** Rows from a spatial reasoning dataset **

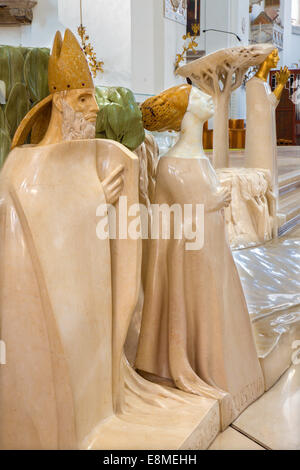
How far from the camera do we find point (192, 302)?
1.83 m

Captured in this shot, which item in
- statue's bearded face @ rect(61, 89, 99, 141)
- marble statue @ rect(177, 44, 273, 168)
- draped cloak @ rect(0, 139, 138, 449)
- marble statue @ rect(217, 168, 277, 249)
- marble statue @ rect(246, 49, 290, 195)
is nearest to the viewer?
draped cloak @ rect(0, 139, 138, 449)

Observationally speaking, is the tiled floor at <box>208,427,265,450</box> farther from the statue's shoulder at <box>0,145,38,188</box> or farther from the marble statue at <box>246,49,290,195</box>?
the marble statue at <box>246,49,290,195</box>

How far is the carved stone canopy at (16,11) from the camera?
520 centimetres

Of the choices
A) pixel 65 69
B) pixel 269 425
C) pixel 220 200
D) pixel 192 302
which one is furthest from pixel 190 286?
pixel 65 69

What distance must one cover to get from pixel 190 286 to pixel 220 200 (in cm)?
34

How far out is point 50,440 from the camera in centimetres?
134

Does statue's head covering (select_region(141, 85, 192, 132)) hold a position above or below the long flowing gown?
above

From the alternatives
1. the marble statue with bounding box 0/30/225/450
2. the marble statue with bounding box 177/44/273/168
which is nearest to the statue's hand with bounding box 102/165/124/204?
the marble statue with bounding box 0/30/225/450

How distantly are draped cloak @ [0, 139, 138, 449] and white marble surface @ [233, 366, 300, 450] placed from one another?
72cm

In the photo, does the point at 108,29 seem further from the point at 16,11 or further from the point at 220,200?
Answer: the point at 220,200

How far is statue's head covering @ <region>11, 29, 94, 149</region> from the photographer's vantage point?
55.7 inches

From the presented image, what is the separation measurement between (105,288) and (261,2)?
59.5ft
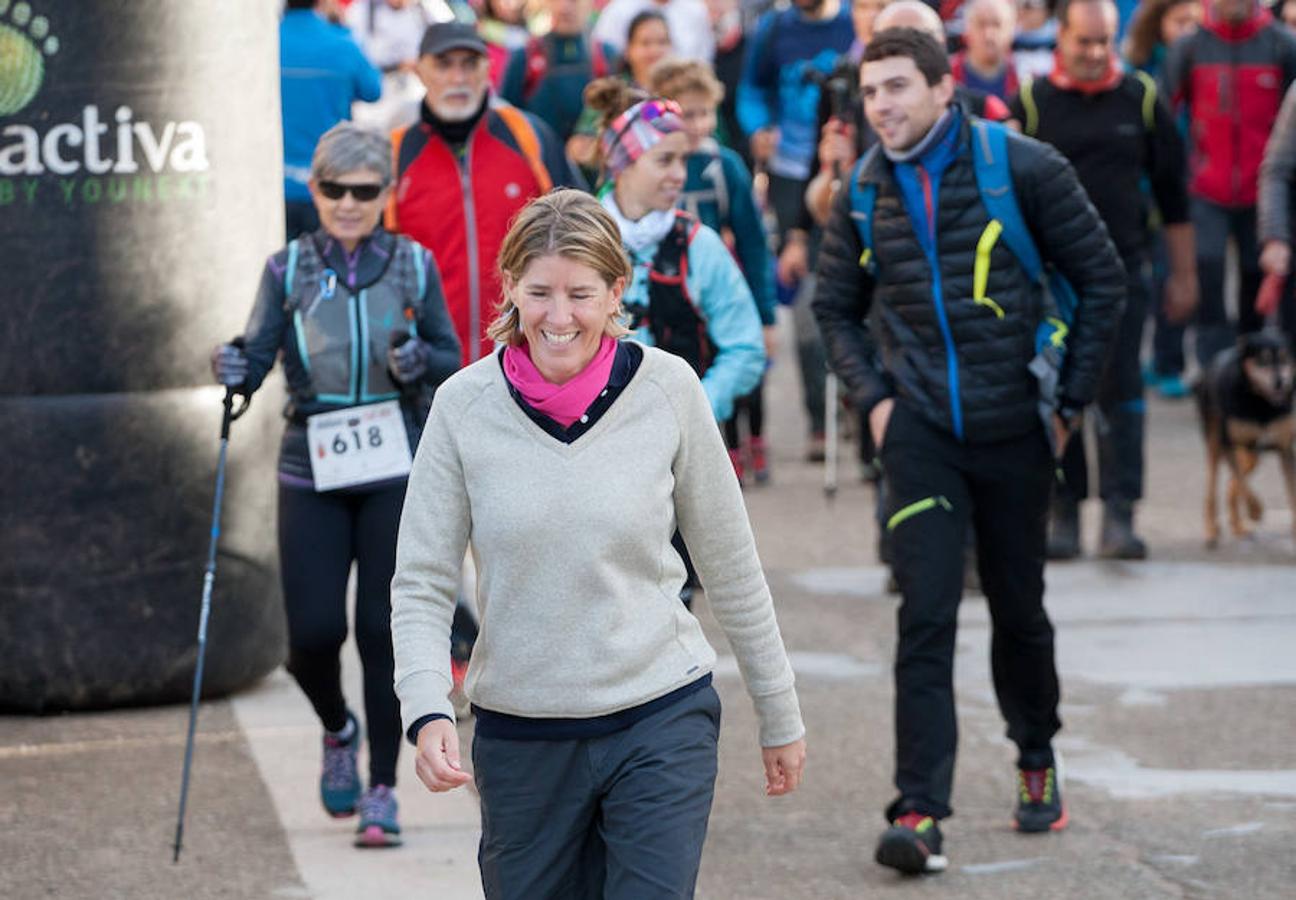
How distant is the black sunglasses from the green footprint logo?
1.49 metres

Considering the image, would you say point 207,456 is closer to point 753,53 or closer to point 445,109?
point 445,109

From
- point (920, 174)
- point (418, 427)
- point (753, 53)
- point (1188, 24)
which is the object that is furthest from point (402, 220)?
point (1188, 24)

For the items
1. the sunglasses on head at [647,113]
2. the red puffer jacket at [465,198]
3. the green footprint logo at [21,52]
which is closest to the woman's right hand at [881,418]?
the sunglasses on head at [647,113]

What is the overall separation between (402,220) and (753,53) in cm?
568

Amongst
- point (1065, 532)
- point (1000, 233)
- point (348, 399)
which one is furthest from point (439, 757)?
point (1065, 532)

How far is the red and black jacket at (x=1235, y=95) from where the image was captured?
1320 centimetres

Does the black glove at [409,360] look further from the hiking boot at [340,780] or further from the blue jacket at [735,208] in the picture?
the blue jacket at [735,208]

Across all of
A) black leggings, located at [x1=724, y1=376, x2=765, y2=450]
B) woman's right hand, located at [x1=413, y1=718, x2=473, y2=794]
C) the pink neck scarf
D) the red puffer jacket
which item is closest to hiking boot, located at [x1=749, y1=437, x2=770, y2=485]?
black leggings, located at [x1=724, y1=376, x2=765, y2=450]

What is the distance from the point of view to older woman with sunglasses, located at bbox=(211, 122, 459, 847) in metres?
6.24

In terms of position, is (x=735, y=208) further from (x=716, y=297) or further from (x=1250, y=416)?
(x=1250, y=416)

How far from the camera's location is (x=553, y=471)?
4164 mm

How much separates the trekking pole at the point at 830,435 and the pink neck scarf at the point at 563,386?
7.62 meters

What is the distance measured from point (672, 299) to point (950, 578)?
1.12 metres

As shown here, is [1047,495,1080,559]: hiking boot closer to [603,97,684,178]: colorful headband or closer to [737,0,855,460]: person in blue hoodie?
[737,0,855,460]: person in blue hoodie
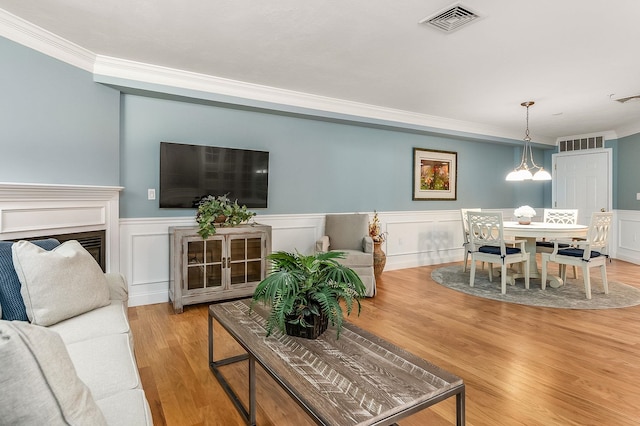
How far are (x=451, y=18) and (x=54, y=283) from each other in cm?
294

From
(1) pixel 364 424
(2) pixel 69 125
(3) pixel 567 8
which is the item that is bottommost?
(1) pixel 364 424

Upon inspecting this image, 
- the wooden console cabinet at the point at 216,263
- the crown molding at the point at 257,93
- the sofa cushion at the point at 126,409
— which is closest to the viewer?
the sofa cushion at the point at 126,409

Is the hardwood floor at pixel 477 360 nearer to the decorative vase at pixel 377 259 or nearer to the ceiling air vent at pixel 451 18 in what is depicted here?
the decorative vase at pixel 377 259

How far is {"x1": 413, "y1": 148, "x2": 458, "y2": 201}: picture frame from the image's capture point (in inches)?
223

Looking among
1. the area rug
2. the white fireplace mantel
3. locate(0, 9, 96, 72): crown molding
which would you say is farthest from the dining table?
locate(0, 9, 96, 72): crown molding

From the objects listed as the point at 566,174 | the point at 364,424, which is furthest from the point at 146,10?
the point at 566,174

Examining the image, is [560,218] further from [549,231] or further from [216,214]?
[216,214]

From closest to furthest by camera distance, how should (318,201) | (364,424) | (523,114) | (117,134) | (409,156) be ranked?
(364,424)
(117,134)
(318,201)
(523,114)
(409,156)

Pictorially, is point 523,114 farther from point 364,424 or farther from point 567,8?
point 364,424

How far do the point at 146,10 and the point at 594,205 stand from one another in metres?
7.68

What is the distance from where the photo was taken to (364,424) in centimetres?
108

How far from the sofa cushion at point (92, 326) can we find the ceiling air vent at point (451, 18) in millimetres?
2737

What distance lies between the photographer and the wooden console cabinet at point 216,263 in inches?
135

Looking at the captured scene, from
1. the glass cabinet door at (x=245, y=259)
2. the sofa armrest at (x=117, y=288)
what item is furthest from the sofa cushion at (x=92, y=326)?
the glass cabinet door at (x=245, y=259)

** Work to complete **
Turn every line of the records into a numbered list, skipping blank lines and omitting the pictures.

** Complete answer **
1. How far from the camera do we find point (192, 302)?
2. 1.83 m
3. Captured in this shot, which item in
4. - statue's bearded face @ rect(61, 89, 99, 141)
5. - marble statue @ rect(177, 44, 273, 168)
6. - draped cloak @ rect(0, 139, 138, 449)
7. - marble statue @ rect(217, 168, 277, 249)
8. - marble statue @ rect(246, 49, 290, 195)
9. is nearest to the viewer?
10. draped cloak @ rect(0, 139, 138, 449)
11. Observationally speaking, is the tiled floor at <box>208,427,265,450</box> farther from the statue's shoulder at <box>0,145,38,188</box> or farther from the marble statue at <box>246,49,290,195</box>?
12. the marble statue at <box>246,49,290,195</box>
13. How far is the carved stone canopy at (16,11) from the camera?
14. 520 centimetres
15. Of the choices
16. A) pixel 65 69
17. B) pixel 269 425
18. C) pixel 220 200
19. D) pixel 192 302
20. which one is furthest from pixel 190 286?
21. pixel 65 69
22. What distance must one cover to get from pixel 190 286 to pixel 220 200 (in cm)?
23. 34
24. How far out is point 50,440 from the camera in centimetres?
25. 134
26. Does statue's head covering (select_region(141, 85, 192, 132)) hold a position above or below the long flowing gown?
27. above
28. From the alternatives
29. 1. the marble statue with bounding box 0/30/225/450
30. 2. the marble statue with bounding box 177/44/273/168
31. which is nearest to the statue's hand with bounding box 102/165/124/204?
32. the marble statue with bounding box 0/30/225/450
33. How distantly are draped cloak @ [0, 139, 138, 449] and white marble surface @ [233, 366, 300, 450] placed from one another?
34. 72cm
35. In the photo, does the point at 108,29 seem further from the point at 16,11 or further from the point at 220,200?
36. Answer: the point at 220,200
37. How far is statue's head covering @ <region>11, 29, 94, 149</region> from the photographer's vantage point?
38. 55.7 inches
39. From the presented image, what is the separation measurement between (105,288) and (261,2)?
40. 59.5ft
41. How distant is the black sunglasses from the green footprint logo?
42. 1.49 metres
43. Considering the image, would you say point 207,456 is closer to point 753,53 or closer to point 445,109?
44. point 445,109
45. From
46. - point (920, 174)
47. - point (418, 427)
48. - point (753, 53)
49. - point (1188, 24)
50. which is the object that is furthest from point (402, 220)?
51. point (1188, 24)
52. For the items
53. 1. the sunglasses on head at [647,113]
54. 2. the red puffer jacket at [465,198]
55. 3. the green footprint logo at [21,52]
56. which is closest to the woman's right hand at [881,418]?
57. the sunglasses on head at [647,113]
58. What is the overall separation between (402,220) and (753,53) in cm?
59. 568
60. Amongst
61. - point (1065, 532)
62. - point (1000, 233)
63. - point (348, 399)
64. which one is furthest from point (439, 757)?
65. point (1065, 532)
66. How far is the red and black jacket at (x=1235, y=95) from where the image was captured?
67. 1320 centimetres
68. Does the black glove at [409,360] look further from the hiking boot at [340,780] or further from the blue jacket at [735,208] in the picture?
69. the blue jacket at [735,208]
70. Across all of
71. A) black leggings, located at [x1=724, y1=376, x2=765, y2=450]
72. B) woman's right hand, located at [x1=413, y1=718, x2=473, y2=794]
73. C) the pink neck scarf
74. D) the red puffer jacket
75. which item is closest to hiking boot, located at [x1=749, y1=437, x2=770, y2=485]?
76. black leggings, located at [x1=724, y1=376, x2=765, y2=450]
77. What is the distance from the point of view to older woman with sunglasses, located at bbox=(211, 122, 459, 847) in metres?
78. 6.24
79. In terms of position, is (x=735, y=208) further from (x=716, y=297) or further from (x=1250, y=416)?
80. (x=1250, y=416)
81. How far from the camera's location is (x=553, y=471)?
82. 4164 mm
83. How much separates the trekking pole at the point at 830,435 and the pink neck scarf at the point at 563,386?
84. 7.62 meters
85. What is the distance measured from point (672, 299) to point (950, 578)?
86. 1.12 metres
87. As shown here, is [1047,495,1080,559]: hiking boot closer to [603,97,684,178]: colorful headband or closer to [737,0,855,460]: person in blue hoodie?
88. [737,0,855,460]: person in blue hoodie
89. How far are (x=451, y=18) and (x=54, y=283) from each other in cm?
90. 294
91. From
92. (1) pixel 364 424
93. (2) pixel 69 125
94. (3) pixel 567 8
95. which is the item that is bottommost?
96. (1) pixel 364 424
97. Upon inspecting this image, 
98. - the wooden console cabinet at the point at 216,263
99. - the crown molding at the point at 257,93
100. - the sofa cushion at the point at 126,409
101. — which is closest to the viewer?
102. the sofa cushion at the point at 126,409
103. Is the hardwood floor at pixel 477 360 nearer to the decorative vase at pixel 377 259 or nearer to the ceiling air vent at pixel 451 18 in what is depicted here?
104. the decorative vase at pixel 377 259
105. How far is {"x1": 413, "y1": 148, "x2": 458, "y2": 201}: picture frame from the image's capture point (in inches)?
106. 223
107. Looking among
108. 1. the area rug
109. 2. the white fireplace mantel
110. 3. locate(0, 9, 96, 72): crown molding
111. which would you say is farthest from the dining table?
112. locate(0, 9, 96, 72): crown molding
113. From the objects listed as the point at 566,174 | the point at 364,424, which is furthest from the point at 146,10?
114. the point at 566,174
115. Examining the image, is [560,218] further from [549,231] or further from [216,214]?
116. [216,214]
117. From closest to furthest by camera distance, how should (318,201) | (364,424) | (523,114) | (117,134) | (409,156) be ranked?
118. (364,424)
119. (117,134)
120. (318,201)
121. (523,114)
122. (409,156)
123. Pictorially, is point 523,114 farther from point 364,424 or farther from point 567,8?
124. point 364,424
125. How far do the point at 146,10 and the point at 594,205 stand from one another in metres?
126. 7.68
127. What is the distance from where the photo was taken to (364,424) in centimetres?
128. 108
129. How far from the sofa cushion at point (92, 326) can we find the ceiling air vent at point (451, 18) in millimetres?
130. 2737
131. What distance lies between the photographer and the wooden console cabinet at point 216,263 in inches?
132. 135
133. Looking at the captured scene, from
134. 1. the glass cabinet door at (x=245, y=259)
135. 2. the sofa armrest at (x=117, y=288)
136. what item is furthest from the sofa cushion at (x=92, y=326)?
137. the glass cabinet door at (x=245, y=259)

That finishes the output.